A confusion matrix highlights not just accuracy, but where the model makes mistakes—making it a powerful tool for model improvement.

How should I interpret the complexity numbers?

Complexity numbers indicate the resource usage of a model when deployed on an MCU / MPU.

• These values are not final
• Models can often be further optimized

Example If the decision significance plot shows that most important frequency bands are below 50 Hz:

• Apply a filter to use only < 50 Hz frequencies
• Reduce feature computation
• Save multiplication operations and memory

NOTE

If a target processor was selected during project creation, the top models already fit within that processor’s available resource limits.

What is one-vs-one classification strategy?

One-vs-One is a strategy commonly used for multi-class classification.

How it works

• A binary classifier is trained for every pair of classes
• For N classes → N(N−1)/2 classifiers

Example For classes A, B, C, the model trains:

• A vs B
• A vs C
• B vs C

Prediction Phase

• All classifiers run in parallel
• Final class is chosen using a voting or aggregation mechanism

Why it’s useful

• Simplifies complex multi-class problems
• Often improves accuracy and interpretability

How does neural network model compression work?

Neural network models are often larger and more complex than necessary.
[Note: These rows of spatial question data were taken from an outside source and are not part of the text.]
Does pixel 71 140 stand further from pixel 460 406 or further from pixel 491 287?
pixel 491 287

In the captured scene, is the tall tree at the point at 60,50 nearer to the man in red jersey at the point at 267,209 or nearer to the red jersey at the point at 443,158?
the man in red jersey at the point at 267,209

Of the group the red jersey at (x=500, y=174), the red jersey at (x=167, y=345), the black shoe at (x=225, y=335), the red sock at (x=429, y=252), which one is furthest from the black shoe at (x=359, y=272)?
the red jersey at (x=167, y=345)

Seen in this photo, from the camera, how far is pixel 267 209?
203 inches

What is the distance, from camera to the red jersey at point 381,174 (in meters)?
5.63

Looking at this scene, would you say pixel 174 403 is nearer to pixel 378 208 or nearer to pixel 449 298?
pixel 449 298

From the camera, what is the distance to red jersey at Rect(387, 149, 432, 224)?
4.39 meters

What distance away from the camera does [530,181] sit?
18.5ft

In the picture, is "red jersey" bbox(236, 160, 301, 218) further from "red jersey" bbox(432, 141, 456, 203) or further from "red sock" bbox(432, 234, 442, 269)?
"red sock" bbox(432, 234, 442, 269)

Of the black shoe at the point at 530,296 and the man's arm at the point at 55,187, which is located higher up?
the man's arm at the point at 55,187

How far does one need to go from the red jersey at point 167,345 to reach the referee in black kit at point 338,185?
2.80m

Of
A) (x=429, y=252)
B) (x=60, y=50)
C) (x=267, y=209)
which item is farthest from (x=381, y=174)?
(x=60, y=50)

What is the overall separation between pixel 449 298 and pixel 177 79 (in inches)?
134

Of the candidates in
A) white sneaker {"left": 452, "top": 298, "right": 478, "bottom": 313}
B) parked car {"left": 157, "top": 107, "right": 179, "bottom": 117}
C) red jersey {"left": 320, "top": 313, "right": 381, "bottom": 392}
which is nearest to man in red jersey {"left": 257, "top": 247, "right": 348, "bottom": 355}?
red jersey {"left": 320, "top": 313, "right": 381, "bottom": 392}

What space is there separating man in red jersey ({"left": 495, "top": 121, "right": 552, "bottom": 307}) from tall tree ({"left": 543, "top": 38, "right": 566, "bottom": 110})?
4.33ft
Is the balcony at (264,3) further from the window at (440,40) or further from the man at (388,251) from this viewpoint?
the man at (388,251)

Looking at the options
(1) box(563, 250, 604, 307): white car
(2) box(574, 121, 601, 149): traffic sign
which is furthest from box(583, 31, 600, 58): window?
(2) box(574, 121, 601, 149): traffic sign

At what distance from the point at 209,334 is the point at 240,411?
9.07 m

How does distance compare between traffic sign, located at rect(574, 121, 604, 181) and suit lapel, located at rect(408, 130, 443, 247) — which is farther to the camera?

Before training with real data, it is difficult to determine the exact size or architecture a model requires.

Model compression addresses this by identifying redundant or underused weights in the network and removing them. Using our proprietary mathematical approach, we detect these redundancies and restructure the network to make it simpler, smaller, and faster.

Throughout this process, we carefully balance compression with accuracy to ensure that important information is not lost.